Kali ini adalah giliran terdakwa melalui pengacaranya (Penasehat Hukumnya) Mafrkacung dan Ridwan Saleh membacakan surat pembelaannya atas surat tuntutan JPU Handoko Alfiantoro dari Kejari Situbondo.
Dalam surat pembelaanya dikatakan, bahwa dari awal sejak proses penyidikan terhadap terdakwa Zainal Imran, baik kalangan LSM (Lembaga Suwadaya Masyarakat) maupun beberapa media lainnya menilai, bahwapenanganan perkara terdakwa terkesan dipaksakan untuk diterima oleh Kejaksaan Situbondo yang sarat dengan tendensi politik tertentu.
Bisa jadi memang apa yang disampaikan oleh PH terdakwa dihadapan Majelis Hakim. Mengingat kasus ini adalah hasil operasi tangkap tangan (OTT) pihak kepolisian. Namun hampir 1 tahun dari penangkapan, kasus ini bari dinyatakan sempurna (P21) dan kemudian dilimpahkan ke Pengadilan Tipikor untuk disidangkan (Dakwaan, Kamis, 27 April 2018)
Bahkan saat pembacaan surat dakwaan, JPU menyebutkan bahwa kasus terdakwa masuk dalam wilayah hukum pengadilan negeri Situbondo, dan kemudian setelah selesai dibacakan barulah diperbaiki menjadi wilayah hukum Pengadilan Tipikor Surabaya.
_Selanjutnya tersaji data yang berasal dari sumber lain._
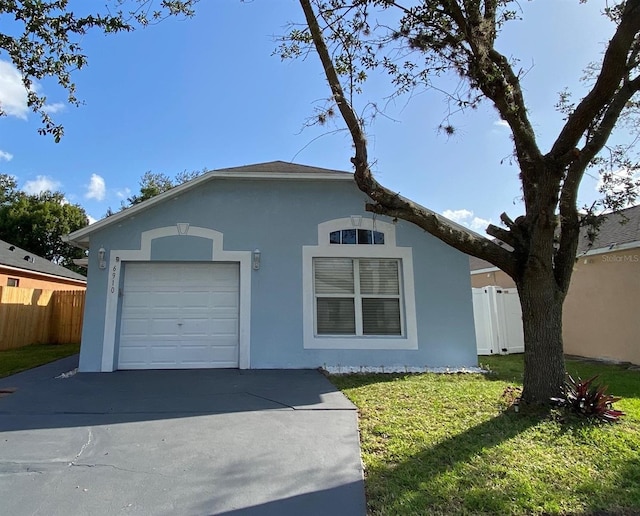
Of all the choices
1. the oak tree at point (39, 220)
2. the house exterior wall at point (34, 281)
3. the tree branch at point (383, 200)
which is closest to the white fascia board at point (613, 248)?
the tree branch at point (383, 200)

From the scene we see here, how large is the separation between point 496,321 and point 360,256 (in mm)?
5809

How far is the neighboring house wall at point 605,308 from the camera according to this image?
10.3 m

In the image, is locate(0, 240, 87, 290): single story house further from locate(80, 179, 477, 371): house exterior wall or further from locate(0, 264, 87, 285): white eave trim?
locate(80, 179, 477, 371): house exterior wall

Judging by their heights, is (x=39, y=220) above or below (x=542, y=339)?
above

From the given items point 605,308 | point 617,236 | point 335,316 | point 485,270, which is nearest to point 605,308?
point 605,308

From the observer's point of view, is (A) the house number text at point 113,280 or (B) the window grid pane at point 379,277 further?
(B) the window grid pane at point 379,277

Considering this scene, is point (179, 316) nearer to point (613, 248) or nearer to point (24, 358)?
point (24, 358)

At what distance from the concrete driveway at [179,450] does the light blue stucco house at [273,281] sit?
1.84m

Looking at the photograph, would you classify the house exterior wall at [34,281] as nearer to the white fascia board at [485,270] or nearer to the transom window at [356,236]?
the transom window at [356,236]

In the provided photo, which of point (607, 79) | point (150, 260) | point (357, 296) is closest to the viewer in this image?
point (607, 79)

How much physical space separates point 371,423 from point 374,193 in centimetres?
311

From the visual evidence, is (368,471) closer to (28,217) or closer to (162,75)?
(162,75)

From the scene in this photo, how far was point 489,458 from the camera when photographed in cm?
411

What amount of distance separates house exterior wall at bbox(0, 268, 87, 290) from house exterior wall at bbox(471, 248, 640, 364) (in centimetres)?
2022
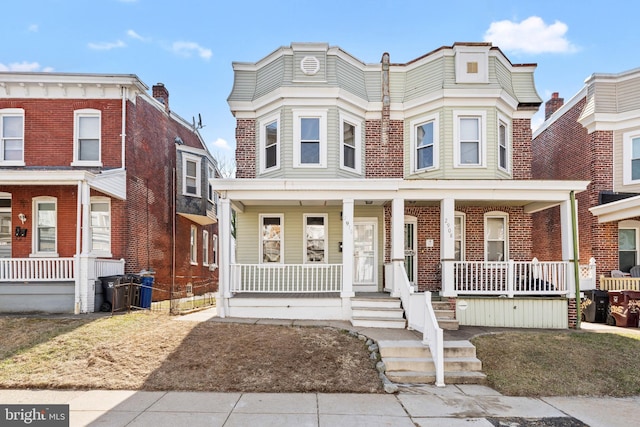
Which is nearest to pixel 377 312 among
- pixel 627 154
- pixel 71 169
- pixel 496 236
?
pixel 496 236

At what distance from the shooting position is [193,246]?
19.7m

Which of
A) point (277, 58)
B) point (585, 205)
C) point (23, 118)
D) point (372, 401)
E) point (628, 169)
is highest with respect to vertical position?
point (277, 58)

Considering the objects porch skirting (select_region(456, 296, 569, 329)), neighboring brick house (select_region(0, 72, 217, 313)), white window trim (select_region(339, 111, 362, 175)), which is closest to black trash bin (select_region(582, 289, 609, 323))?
porch skirting (select_region(456, 296, 569, 329))

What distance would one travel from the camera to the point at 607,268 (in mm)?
13195

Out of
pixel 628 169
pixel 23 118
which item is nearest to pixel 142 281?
pixel 23 118

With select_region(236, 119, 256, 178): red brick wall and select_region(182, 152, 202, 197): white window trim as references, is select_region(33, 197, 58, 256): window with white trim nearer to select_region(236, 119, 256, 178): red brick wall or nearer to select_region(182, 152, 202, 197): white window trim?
select_region(182, 152, 202, 197): white window trim

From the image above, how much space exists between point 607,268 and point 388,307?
8.08 m

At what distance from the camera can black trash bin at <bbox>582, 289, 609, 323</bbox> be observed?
40.0ft

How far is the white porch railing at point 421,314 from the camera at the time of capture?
7.04m

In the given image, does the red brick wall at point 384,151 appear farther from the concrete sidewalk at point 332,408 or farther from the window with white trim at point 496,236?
the concrete sidewalk at point 332,408

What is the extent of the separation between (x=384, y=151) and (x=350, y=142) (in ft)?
3.71

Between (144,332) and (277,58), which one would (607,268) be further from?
(144,332)

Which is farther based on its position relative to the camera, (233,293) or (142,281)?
(142,281)

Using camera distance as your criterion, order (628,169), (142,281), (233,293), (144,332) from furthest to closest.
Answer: (628,169), (142,281), (233,293), (144,332)
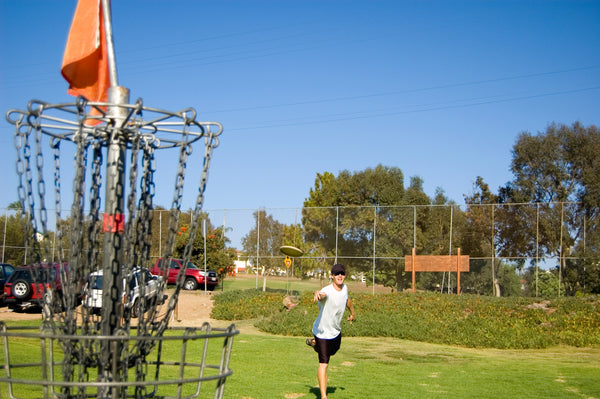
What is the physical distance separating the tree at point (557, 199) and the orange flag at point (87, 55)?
26.5 m

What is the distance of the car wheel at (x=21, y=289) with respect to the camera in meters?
20.6

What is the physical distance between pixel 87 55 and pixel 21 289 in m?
18.8

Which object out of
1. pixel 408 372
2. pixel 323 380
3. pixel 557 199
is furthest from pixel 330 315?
pixel 557 199

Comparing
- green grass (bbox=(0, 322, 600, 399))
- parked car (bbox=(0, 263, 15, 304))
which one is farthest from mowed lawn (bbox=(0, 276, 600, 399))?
parked car (bbox=(0, 263, 15, 304))

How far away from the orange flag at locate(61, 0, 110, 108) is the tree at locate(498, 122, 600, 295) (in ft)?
86.9

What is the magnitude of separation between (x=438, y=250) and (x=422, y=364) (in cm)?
1963

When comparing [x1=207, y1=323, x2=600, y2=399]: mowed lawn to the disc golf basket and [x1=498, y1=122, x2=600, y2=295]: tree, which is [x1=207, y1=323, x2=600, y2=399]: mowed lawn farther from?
[x1=498, y1=122, x2=600, y2=295]: tree

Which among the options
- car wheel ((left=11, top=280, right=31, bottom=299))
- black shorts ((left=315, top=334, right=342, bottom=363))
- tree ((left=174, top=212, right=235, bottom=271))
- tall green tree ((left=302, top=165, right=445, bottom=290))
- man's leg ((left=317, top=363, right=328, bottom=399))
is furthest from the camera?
tree ((left=174, top=212, right=235, bottom=271))

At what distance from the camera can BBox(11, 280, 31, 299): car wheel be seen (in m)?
20.6

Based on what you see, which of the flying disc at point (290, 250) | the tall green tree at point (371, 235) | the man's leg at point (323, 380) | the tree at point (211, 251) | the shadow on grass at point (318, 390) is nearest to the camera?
the man's leg at point (323, 380)

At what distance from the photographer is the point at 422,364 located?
12.8 m

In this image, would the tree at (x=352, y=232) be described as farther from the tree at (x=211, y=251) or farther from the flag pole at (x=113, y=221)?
the flag pole at (x=113, y=221)

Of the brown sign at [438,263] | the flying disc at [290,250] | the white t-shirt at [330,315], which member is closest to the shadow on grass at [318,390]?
the white t-shirt at [330,315]

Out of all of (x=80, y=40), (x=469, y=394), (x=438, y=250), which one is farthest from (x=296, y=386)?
(x=438, y=250)
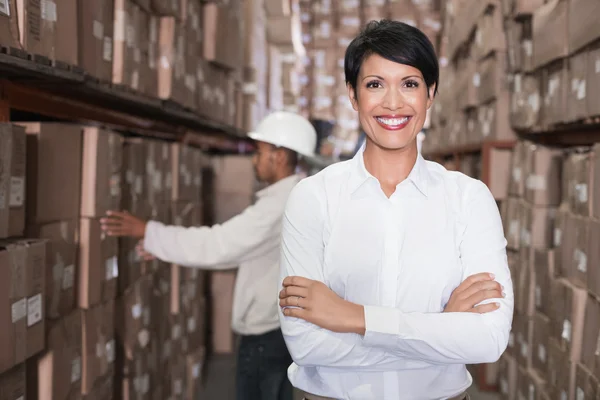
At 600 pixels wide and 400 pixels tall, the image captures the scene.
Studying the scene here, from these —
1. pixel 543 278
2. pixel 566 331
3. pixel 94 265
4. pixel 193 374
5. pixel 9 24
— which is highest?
pixel 9 24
PH terdakwa juga mengatakan, bahwa berdasarkan fakta di persidangan, JPU telah mengajukan barang bukti (BB) berupa 2 Map berwarna Hijau dan juga Photo berwarna Hijau. Namun menurut PH terdakwa, bahwa BB yang diajukan oleh JPU bukan alat bukti yang sah sebagaimana ketentuan pasal 184 ayat (1) KUHPidana.
Sebab menurutnya, berdasarkan tanggapan terdakwa atas barang bukti dan keterangan saksi adalah, 1 lembar Map berwarna Biru berada diatas meja pada saat penangkapan, bukan 2 Map berwarna Hijau.
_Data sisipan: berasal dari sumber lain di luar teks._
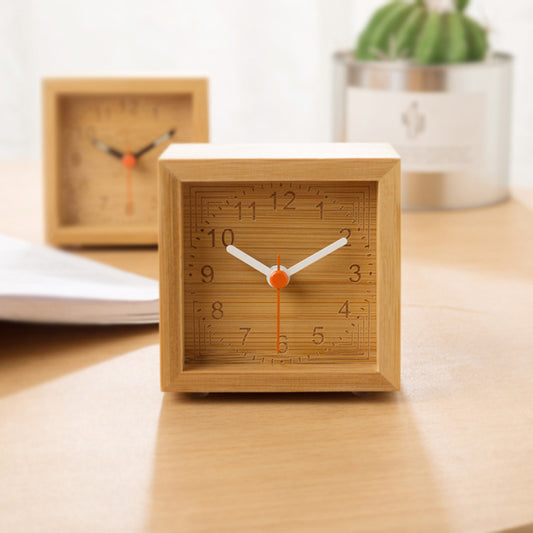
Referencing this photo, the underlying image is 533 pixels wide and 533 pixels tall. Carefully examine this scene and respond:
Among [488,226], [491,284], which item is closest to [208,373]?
[491,284]

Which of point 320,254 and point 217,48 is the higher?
point 217,48

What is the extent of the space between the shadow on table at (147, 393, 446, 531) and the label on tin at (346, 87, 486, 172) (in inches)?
25.0

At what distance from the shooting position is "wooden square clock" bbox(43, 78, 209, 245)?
1036 mm

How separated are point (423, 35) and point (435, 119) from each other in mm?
119

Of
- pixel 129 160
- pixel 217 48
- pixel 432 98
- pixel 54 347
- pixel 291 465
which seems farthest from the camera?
pixel 217 48

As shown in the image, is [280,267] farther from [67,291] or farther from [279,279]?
[67,291]

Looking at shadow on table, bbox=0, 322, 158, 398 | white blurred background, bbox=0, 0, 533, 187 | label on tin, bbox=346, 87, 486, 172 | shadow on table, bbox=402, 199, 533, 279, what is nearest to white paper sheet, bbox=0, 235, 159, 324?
shadow on table, bbox=0, 322, 158, 398

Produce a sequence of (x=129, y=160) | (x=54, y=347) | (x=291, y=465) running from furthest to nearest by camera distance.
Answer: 1. (x=129, y=160)
2. (x=54, y=347)
3. (x=291, y=465)

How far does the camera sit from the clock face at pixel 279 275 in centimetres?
63

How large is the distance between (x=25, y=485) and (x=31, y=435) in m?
0.07

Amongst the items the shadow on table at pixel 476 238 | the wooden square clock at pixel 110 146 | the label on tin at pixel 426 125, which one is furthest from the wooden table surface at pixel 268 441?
the label on tin at pixel 426 125

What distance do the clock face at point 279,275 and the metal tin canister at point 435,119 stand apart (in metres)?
0.59

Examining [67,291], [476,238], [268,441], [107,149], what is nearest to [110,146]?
[107,149]

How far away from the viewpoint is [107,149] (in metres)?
1.06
Sementara dalam fakta persidangan saat JPU menghadirkan saksi dari Polres Situbondo, ditolak oleh PH terdakwa, karena anggota Polres Situbondo yang dihadirkan JPU saat itu (Kamis, 24 Mei 2018) bukan sebagai penyidik dalam kasus perkara yang menyeret terdakwa Zainal Imran, melainkan penyidik dalam perkara lain.
Sementara kepada wartawan media ini, terdakwa mengatakan bahwa pada saat Polisi dari Polres Situbondo datang, Map berada ditangan Kuncoro selaku Kasi Pemeintahan Kelurah Ardirejo, Kecamatan Panji, Kabupaten Situbondo, yang duduk berdampingan bersama Gumilang (korban”).
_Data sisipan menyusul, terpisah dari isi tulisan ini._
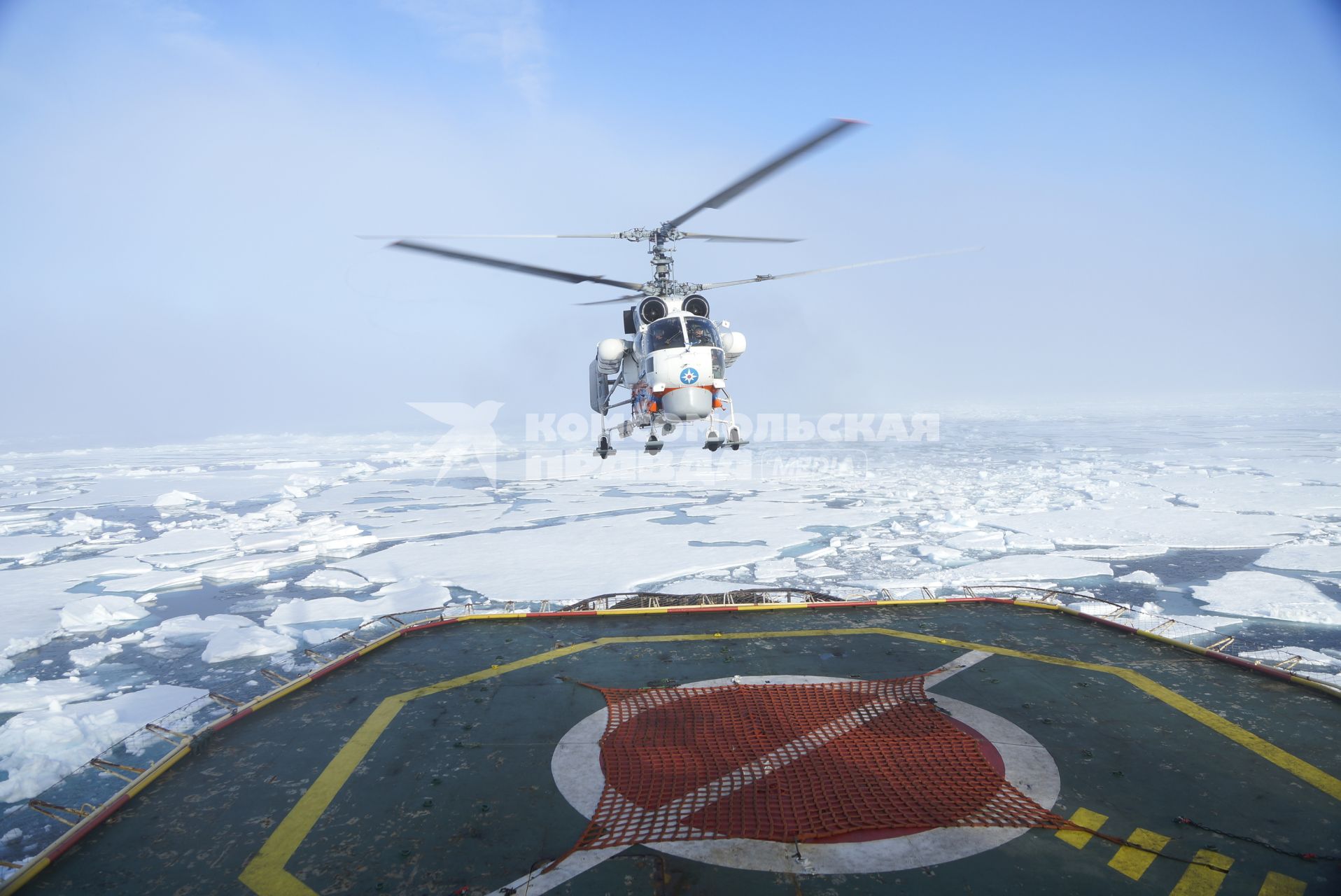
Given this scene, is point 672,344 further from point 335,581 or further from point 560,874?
point 335,581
Dan kepada Majelis Hakim saat Kuncoro sebagai saksi mengakui, bahwa dirinya pernah menerima uang dari “masyrakat” dimasa Lurah sebelumnya.
Tidak hanya itu. Saat terdakwa Zainal Imran diberi kesempatan oleh Ketua Majelis Hakim untuk menanggapi keterangan saksi Kuncoro terkait Map berisi uang pada saat OTT dilakukan oleh anggota Polres Situbondo pada Senin, 20 Maret 2017 sekira pukul 15.00 WIB.
Karena keterangan Kuncoro dalam surat dakwaan JPU menyatakan, bahwa pada tanggal 20 Maret 2017 sekitar pukul 14.30 WIB, beberapa saat setelah Gumilang hendak menyerahkan map berisi uang, polisi sudah melakukan penggerebekan di ruang kerja terdakwa.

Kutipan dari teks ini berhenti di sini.